+++ Provided information
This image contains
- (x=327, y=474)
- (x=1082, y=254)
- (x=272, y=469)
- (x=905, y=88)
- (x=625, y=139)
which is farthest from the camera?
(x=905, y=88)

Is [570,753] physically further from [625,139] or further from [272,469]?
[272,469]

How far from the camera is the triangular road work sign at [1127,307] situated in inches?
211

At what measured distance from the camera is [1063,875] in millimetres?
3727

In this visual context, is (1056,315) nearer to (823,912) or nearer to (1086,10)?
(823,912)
++++++
+++ Provided information
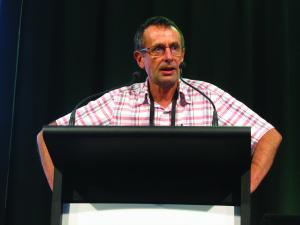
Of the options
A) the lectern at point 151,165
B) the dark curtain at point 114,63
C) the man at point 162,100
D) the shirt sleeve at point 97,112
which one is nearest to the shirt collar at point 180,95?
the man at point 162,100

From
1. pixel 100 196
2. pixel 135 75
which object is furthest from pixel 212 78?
++++++
+++ Provided information
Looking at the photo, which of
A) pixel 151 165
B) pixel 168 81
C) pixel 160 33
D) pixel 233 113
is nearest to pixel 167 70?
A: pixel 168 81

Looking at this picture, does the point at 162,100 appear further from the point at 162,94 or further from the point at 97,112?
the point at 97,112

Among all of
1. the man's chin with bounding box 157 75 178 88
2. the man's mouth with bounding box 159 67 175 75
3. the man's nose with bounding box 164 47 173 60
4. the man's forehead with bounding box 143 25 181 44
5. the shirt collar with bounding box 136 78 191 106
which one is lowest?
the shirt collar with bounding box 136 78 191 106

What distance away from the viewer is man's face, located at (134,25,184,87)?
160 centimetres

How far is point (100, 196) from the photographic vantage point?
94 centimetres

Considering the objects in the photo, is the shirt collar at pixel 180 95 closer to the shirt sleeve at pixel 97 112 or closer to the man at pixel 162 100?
++++++
*Do this*. Write out the lines of the listing above, starting with the line that contains "Among all of" and going on through the line that contains "Considering the objects", both included.

*Output below*.
Among all of
1. the man's chin with bounding box 157 75 178 88
2. the man's mouth with bounding box 159 67 175 75
3. the man's nose with bounding box 164 47 173 60
4. the man's forehead with bounding box 143 25 181 44
5. the shirt collar with bounding box 136 78 191 106
which one is lowest?
the shirt collar with bounding box 136 78 191 106

What distance away from the viewer is man's face, located at (134,25,184,87)?
160 centimetres

How far is point (100, 196) from the photographic vantage point?
94 centimetres

Considering the objects in the photo, is the shirt collar at pixel 180 95 closer to the shirt sleeve at pixel 97 112 or closer to the man at pixel 162 100?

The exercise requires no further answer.